Though forbidding in aspect and apparently hopelessly sterile, yet, considering the nature of the soil, the kind of crops it is best adapted to produce, and the crude husbandry here practiced, the flinty region of Southern Palestine is equal in productiveness to many of the best portions of Europe and America. All that can be reasonably demanded of a country is to yield in fair proportion, with ordinary appliances, the indigenous fruits of the climate. The mountain tract from Shiloh to Hebron is the proper region for the olive and the vine, and one acre of the stony surface of Olivet, planted with olive-trees and carefully tended, would yield more through the exchanges of commerce toward human subsistence than a larger tract of the richest land in New York planted to corn. While corn is simply an article of food, the olive berry subserves a variety of purposes.Besides being used by the natives for food, and, as such, in large quantities exported to other countries, it contains a delicious oil, which, in domestic life, is the substitute for butter and lard, and in manufacture is employed in making soap and candles, and for lubricating machinery.[22] While, as in the days of the Psalmist, the olive and the grape, together with wheat, barley, and corn, are the staples of life, yet there are here annually raised in great abundance cauliflowers, cabbages, radishes, lettuce, beans, peas, onions, garlic, carrots, beets, leeks, lentiles, celery, parsley, cucumbers, tomatoes, potatoes, pumpkins, together with the egg-plant and sugar-cane.There are also cultivated, in all their deliciousness, figs, apricots, peaches, plums, oranges, lemons, citrons, limes, mandrakes, pomegranates, apples, pears, dates, bananas, quinces, cherries, watermelons, muskmelons, with almonds, pistachios, and walnuts. In many northern districts cotton and tobacco are extensively cultivated, while in all sections herds of cattle and flocks of sheep and goats are raised for food and raiment. Possessing a climate marked with the peculiarities of the three zones, and yielding annually such harvests of grains and fruits for the sustenance of more than a million and a half of people, the Promised Land, under an enlightened Christian government, might be restored to its original fertility and pristine beauty.
Whatever apology is necessary for the vindication of the sacred writers as to the southern portion of their native land, none, however, is needed to sustain them in their loftiest praises of all their ancient territory north of the ruins of Bethel.
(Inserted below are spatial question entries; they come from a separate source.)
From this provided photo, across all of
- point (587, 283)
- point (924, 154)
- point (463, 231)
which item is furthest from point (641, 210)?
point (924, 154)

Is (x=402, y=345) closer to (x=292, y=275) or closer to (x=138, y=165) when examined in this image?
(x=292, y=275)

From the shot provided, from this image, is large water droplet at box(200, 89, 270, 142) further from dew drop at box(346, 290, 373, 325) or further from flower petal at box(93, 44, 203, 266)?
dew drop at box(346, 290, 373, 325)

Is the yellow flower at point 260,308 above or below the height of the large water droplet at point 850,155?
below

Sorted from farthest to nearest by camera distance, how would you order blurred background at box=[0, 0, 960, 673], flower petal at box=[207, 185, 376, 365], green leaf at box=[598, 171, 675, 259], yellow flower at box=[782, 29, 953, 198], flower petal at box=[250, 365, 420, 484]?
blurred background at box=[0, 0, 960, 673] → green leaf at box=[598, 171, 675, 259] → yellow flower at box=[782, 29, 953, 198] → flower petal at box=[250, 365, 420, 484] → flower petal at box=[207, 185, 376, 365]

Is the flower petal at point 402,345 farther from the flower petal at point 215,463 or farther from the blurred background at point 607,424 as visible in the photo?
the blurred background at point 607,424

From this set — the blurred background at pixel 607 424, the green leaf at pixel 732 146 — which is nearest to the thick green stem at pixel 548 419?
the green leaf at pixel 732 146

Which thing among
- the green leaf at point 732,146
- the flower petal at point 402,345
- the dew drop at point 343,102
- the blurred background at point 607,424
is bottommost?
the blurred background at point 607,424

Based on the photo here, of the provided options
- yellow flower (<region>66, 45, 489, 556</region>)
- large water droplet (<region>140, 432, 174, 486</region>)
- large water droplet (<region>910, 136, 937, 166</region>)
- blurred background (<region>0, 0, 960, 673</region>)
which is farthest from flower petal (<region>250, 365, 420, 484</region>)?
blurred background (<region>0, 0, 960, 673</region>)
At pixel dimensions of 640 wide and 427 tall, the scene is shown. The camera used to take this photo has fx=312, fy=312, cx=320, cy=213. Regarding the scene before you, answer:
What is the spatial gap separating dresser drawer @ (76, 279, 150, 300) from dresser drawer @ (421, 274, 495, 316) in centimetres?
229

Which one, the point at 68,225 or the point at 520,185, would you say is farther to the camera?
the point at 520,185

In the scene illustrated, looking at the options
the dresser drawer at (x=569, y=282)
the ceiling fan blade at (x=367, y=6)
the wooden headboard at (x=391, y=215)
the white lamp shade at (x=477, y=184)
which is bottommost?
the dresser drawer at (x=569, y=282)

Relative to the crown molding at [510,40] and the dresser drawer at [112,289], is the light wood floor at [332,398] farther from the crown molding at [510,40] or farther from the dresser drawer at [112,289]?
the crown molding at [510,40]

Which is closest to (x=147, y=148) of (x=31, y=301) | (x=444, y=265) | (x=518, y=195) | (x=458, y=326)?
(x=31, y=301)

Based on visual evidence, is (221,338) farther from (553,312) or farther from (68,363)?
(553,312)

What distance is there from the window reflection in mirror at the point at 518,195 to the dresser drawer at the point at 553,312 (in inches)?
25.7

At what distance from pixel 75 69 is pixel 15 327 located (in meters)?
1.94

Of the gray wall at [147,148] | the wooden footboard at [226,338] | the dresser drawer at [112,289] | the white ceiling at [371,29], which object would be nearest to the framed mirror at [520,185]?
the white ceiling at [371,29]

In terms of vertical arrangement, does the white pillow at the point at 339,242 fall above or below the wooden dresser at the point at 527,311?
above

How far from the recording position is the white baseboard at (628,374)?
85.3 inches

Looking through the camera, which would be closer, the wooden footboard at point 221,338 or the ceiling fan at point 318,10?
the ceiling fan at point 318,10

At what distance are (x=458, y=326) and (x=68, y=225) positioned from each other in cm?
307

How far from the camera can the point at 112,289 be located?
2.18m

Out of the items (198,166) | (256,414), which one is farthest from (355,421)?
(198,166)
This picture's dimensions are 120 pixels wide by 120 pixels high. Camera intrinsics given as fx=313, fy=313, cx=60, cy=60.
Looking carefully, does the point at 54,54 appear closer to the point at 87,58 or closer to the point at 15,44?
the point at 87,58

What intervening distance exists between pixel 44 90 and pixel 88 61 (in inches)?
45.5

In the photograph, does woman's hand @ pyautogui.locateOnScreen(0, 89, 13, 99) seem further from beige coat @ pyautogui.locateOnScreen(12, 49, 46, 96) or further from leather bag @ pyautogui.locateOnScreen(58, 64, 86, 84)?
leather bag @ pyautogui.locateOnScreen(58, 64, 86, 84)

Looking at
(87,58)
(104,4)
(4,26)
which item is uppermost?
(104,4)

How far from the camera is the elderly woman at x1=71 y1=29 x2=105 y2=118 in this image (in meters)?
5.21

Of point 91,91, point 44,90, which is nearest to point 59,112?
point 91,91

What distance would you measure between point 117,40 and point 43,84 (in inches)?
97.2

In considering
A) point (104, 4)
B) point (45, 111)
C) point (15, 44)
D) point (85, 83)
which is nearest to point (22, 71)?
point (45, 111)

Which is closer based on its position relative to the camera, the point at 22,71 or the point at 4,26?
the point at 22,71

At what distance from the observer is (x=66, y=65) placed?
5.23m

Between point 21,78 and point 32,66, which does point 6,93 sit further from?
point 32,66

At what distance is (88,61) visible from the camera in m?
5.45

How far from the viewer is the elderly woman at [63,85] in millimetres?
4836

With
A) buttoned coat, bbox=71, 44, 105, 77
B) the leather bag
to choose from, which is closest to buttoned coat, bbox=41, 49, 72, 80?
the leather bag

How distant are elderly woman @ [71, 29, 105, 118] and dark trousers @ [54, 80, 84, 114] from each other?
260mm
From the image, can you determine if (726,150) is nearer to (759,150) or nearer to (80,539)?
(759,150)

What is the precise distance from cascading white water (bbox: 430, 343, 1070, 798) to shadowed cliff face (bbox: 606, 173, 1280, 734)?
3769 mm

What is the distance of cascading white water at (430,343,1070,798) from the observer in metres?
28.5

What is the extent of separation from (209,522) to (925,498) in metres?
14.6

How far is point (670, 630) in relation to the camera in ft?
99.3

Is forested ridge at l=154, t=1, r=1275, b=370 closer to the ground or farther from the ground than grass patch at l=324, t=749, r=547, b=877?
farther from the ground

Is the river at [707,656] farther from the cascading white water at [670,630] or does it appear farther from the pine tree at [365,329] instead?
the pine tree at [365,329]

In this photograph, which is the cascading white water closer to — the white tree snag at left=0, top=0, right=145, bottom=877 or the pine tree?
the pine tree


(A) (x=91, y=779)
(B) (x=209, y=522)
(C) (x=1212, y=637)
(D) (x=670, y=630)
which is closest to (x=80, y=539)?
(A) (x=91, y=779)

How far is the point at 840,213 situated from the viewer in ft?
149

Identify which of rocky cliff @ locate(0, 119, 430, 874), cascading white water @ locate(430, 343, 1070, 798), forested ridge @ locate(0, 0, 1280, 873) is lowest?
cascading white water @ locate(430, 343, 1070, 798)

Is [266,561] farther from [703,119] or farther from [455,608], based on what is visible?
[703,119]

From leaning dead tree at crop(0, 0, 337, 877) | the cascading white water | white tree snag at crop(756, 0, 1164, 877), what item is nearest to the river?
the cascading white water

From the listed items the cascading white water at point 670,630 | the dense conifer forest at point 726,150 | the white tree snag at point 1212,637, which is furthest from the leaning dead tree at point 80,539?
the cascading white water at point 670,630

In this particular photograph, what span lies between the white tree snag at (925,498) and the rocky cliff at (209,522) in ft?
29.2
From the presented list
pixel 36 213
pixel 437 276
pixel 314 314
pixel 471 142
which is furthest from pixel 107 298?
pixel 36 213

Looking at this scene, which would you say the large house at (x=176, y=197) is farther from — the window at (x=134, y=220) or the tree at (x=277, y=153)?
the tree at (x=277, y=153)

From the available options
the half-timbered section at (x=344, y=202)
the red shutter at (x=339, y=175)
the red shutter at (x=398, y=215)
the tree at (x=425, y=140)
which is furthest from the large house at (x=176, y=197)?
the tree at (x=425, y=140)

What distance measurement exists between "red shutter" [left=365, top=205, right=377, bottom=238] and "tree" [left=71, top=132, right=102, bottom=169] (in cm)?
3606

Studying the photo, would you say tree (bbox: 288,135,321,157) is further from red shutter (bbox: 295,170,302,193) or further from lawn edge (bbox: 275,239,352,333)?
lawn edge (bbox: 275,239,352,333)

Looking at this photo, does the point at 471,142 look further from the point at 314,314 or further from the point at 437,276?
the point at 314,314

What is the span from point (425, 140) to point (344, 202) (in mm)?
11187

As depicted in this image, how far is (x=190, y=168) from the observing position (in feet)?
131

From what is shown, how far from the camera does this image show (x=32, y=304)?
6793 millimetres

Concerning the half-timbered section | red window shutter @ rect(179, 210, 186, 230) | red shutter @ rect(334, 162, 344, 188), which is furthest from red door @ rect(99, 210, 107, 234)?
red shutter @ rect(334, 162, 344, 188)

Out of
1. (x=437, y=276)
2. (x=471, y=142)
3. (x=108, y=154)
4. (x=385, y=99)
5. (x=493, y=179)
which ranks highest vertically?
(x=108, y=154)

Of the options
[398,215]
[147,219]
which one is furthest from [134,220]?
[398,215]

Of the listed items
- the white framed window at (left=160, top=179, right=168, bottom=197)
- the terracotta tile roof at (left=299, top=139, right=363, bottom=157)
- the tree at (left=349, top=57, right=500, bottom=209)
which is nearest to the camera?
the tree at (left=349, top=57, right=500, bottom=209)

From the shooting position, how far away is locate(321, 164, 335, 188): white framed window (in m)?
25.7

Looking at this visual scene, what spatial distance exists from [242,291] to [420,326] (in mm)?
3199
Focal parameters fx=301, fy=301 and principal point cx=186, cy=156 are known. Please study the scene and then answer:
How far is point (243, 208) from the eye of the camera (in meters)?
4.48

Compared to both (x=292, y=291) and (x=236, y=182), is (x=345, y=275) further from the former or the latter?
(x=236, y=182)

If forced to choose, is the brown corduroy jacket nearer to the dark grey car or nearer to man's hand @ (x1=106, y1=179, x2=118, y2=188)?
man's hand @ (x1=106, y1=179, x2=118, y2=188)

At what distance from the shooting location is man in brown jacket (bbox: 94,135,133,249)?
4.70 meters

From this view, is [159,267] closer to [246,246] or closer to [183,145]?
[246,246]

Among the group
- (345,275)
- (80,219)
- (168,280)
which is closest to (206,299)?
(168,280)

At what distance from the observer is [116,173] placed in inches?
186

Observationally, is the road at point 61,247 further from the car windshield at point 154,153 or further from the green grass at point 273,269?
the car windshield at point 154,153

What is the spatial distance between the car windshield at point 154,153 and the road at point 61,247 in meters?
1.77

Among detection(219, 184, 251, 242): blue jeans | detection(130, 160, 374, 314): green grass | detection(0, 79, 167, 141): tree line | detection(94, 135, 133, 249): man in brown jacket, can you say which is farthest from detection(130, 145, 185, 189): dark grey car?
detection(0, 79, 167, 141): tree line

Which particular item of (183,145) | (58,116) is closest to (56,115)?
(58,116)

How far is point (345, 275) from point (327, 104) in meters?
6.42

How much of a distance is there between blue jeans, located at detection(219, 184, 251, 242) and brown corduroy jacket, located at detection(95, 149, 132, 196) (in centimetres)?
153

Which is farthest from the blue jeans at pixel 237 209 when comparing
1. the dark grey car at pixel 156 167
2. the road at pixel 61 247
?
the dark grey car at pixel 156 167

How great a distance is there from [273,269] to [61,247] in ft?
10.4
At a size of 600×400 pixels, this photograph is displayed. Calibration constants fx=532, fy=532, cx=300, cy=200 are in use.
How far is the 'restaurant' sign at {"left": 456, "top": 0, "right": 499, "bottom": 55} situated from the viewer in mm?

While in the south “Judah washed his garments in wine and his cloths in the blood of grapes,” in the north the powerful house of Joseph had the “precious things of heaven and the precious things of the lasting hills.” Beyond the tribal possessions of Benjamin the soil is no less rich than the scenery is grand; within the inheritance of Ephraim, the Plain of Mukhnah and the Vale of Shechem resemble vast gardens, while the mountains and valleys of Samaria, the plains of Sharon and Esdraelon, and the fields and hills of Galilee, stretching from the lakes to the sea, pronounce their own eulogy.